Even though the MAAC does not allow football scholarships, it does permit certain financial aid options for their programs. Unfortunately, St. John’s has not developed a way in which they can take advantage of this situation.
“In the MAAC, schools find creative ways in which to fund their football players,” Ricca said. “We are trying to work with the financial aid office and find ways at St. John’s that will allow us to further fund our team.”
While the Red Storm remains uncertain about where the program is headed, they are confident that they can be a competitive team in their conference.
St. John’s is one of the youngest teams in the league, with only four seniors garnering starting spots and a roster that includes 28 freshmen. However, the team feels that this is not necessarily a negative.
“Freshmen will make mistakes out there,” Ricca said, “but they also do a lot of good things because they are aggressive.”
“It has been a really easy job teaching the young guys because they have worked real hard from day one,” junior co-captain Bobby Rosenberg said.
With inconsistency at quarterback, running backs Mark Murphy and Matt McGuire will carry much of the offensive load.
“With a solid offensive line and two good backs we are willing to accept the challenges of a run-dominated offense,” McGuire said. “But at the same time I feel this team is capable of putting up numbers in the air.”
That responsibility will rest on the shoulders of junior tailback turned quarterback Matt Millheiser and senior wideouts May, Vernon Manuel and Anthony Muniz.
In limited action last season, Millheiser threw for three scores and amassed 127 yards on 33 percent passing to go along with May’s team-leading 60 receptions.
Ricca has gone to an option style of offense to better suit the ability of his quarterback.
However, he would still like to see more production from that position, whether it is from Millheiser or his two young guns, Joe Micco or Mike Farrell.
“We certainly need more consistency from that position this season,” Ricca said. “The young guys still have a lot of potential. But somebody needs to step up and take control of the position.”
On the defensive side of the ball the Red Storm is led by Rosenberg, junior cornerback Mike DeVore and junior defensive end Chinedu “Chi Chi” Momah. The defensive unit is coming off a season in which they only allowed fewer than 28 points twice.
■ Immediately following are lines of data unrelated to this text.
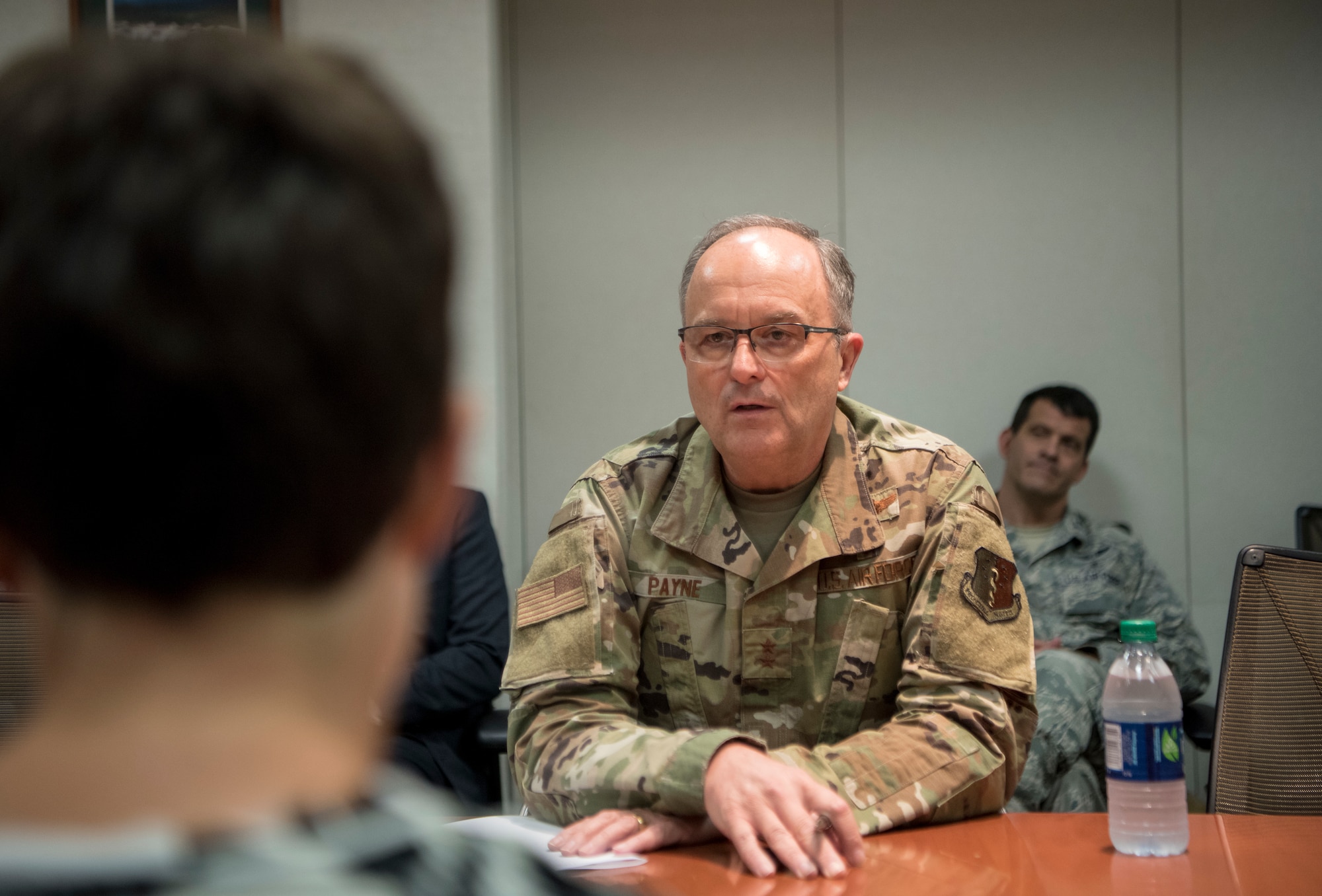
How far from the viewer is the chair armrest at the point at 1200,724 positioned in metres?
2.53

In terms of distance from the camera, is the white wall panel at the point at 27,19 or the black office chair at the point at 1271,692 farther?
the white wall panel at the point at 27,19

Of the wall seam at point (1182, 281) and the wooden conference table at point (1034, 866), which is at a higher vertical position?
the wall seam at point (1182, 281)

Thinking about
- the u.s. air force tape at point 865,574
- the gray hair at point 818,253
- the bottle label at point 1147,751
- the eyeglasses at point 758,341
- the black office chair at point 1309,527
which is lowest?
the bottle label at point 1147,751

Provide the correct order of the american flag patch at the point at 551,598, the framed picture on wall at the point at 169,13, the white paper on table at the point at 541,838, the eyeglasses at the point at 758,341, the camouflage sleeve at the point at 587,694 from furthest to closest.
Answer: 1. the framed picture on wall at the point at 169,13
2. the eyeglasses at the point at 758,341
3. the american flag patch at the point at 551,598
4. the camouflage sleeve at the point at 587,694
5. the white paper on table at the point at 541,838

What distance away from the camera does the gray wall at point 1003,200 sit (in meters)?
3.70

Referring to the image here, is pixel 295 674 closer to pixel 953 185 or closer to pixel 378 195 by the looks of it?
pixel 378 195

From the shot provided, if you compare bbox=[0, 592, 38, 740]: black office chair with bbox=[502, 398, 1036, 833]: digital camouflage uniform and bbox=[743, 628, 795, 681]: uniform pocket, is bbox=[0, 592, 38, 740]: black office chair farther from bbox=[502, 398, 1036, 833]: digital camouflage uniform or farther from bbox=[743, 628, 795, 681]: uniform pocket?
bbox=[743, 628, 795, 681]: uniform pocket

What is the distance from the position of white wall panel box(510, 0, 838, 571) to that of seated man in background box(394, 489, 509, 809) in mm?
835

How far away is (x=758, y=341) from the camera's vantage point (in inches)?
72.9

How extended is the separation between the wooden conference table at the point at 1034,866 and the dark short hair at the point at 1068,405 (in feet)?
7.29

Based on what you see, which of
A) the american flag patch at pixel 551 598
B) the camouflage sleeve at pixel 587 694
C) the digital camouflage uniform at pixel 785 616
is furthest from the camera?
the american flag patch at pixel 551 598

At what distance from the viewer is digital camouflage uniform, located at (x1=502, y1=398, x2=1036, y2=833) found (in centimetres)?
159

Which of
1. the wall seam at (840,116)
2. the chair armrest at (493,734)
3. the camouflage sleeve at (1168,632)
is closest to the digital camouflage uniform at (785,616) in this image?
the chair armrest at (493,734)

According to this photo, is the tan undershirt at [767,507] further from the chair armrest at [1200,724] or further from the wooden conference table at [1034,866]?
the chair armrest at [1200,724]
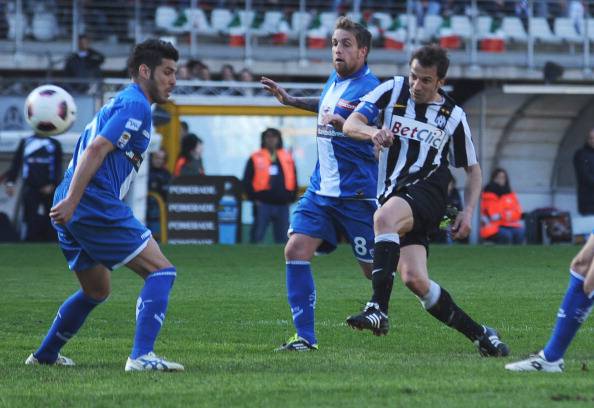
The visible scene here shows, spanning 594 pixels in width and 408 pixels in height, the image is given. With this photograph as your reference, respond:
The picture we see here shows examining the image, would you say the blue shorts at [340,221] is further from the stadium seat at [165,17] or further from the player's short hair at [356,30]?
the stadium seat at [165,17]

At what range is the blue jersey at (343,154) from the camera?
30.5ft

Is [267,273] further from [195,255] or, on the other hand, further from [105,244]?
[105,244]

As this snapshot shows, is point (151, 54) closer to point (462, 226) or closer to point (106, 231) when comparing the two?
point (106, 231)

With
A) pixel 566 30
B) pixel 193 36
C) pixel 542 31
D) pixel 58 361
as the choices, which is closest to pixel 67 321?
pixel 58 361

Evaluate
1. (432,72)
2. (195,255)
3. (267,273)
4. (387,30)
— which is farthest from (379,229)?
(387,30)

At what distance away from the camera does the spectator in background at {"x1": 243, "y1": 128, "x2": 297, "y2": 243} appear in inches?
882

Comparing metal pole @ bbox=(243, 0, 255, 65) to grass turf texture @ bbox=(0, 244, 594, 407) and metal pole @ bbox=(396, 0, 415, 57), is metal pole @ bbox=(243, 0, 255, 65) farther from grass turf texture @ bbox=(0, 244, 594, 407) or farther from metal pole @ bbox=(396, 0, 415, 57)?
grass turf texture @ bbox=(0, 244, 594, 407)

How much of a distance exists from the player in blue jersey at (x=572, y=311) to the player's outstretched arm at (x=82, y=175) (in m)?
2.45

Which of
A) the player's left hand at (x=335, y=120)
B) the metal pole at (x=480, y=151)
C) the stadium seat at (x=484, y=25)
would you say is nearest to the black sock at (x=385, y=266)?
the player's left hand at (x=335, y=120)

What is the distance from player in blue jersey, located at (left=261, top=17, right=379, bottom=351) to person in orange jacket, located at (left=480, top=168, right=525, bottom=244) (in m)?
15.6

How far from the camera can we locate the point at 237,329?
10422 mm

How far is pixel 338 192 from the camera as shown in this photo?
929cm

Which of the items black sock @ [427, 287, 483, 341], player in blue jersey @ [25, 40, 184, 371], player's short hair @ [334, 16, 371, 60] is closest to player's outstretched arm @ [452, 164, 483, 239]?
black sock @ [427, 287, 483, 341]

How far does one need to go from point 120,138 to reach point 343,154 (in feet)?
7.06
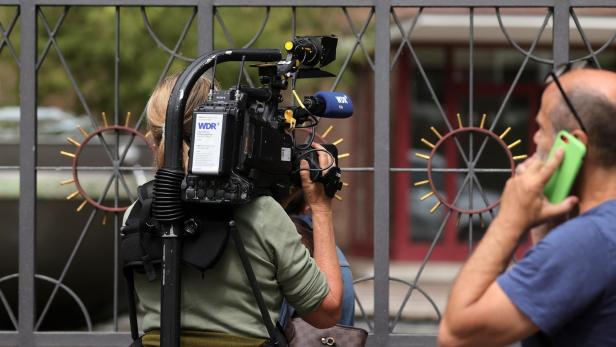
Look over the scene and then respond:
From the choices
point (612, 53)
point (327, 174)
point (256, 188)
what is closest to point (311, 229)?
point (327, 174)

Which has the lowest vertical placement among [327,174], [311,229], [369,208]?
[369,208]

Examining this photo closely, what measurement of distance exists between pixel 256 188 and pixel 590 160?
859mm

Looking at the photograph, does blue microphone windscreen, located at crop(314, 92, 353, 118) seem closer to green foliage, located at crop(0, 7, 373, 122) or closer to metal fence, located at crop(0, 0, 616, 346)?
metal fence, located at crop(0, 0, 616, 346)

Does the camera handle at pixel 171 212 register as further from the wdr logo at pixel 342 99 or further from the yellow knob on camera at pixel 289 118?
the wdr logo at pixel 342 99

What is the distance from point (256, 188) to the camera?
244 centimetres

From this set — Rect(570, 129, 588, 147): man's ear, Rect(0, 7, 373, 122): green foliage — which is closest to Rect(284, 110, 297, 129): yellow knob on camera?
Rect(570, 129, 588, 147): man's ear

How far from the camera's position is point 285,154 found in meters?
2.62

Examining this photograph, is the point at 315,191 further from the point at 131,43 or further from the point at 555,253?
the point at 131,43

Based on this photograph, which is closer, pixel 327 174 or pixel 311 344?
pixel 327 174

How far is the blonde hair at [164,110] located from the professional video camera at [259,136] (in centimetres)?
9

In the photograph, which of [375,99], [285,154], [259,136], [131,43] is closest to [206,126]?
[259,136]

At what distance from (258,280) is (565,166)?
0.85 m

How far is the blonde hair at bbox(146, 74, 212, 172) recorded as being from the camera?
Result: 251cm

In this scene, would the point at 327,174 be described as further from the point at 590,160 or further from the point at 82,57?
the point at 82,57
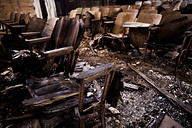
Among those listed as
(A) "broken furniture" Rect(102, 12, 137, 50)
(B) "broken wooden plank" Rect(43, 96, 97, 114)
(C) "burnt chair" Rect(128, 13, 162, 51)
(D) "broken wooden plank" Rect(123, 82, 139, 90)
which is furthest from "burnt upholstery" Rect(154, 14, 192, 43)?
(B) "broken wooden plank" Rect(43, 96, 97, 114)

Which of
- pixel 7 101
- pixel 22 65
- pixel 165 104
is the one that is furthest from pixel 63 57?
pixel 165 104

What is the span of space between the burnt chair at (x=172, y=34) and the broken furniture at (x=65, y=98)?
2.55 m

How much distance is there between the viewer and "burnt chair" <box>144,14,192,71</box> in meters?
2.88

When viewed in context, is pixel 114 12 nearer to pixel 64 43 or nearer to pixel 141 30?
pixel 141 30

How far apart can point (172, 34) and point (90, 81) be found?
343 centimetres

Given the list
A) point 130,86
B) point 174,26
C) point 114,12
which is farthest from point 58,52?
point 114,12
“Intensity and attitude have been the biggest changes this year,” Rosenberg said. “Everybody is looking to work hard and get better.”
However, this team feels that if they come out strong and gain confidence early in the season only good things can happen.
St. John’s is looking for a strong pass rush from their solid defensive line including Momah and tackle Alex Otero to go along with their revamped secondary.
This team clearly feels they can improve on the results, or lack thereof, from last year.
“We need to just take one week at a time,” Rosenberg said. “We can’t look back or look too far ahead.”
“Our expectations are high even though we are a young team,” McGuire said. “Everybody is predicting we will finish last, but I think we can give the league a real run.”
Ricca has assembled a young and eager team that hopes to surprise people as the season goes on. He realizes that they are playing at a disadvantage nearly each and every week.
“I want this team to come out this season each and every week with a total commitment to themselves and the program,” Ricca said. “If they do that, we will be happy with whatever the results are.”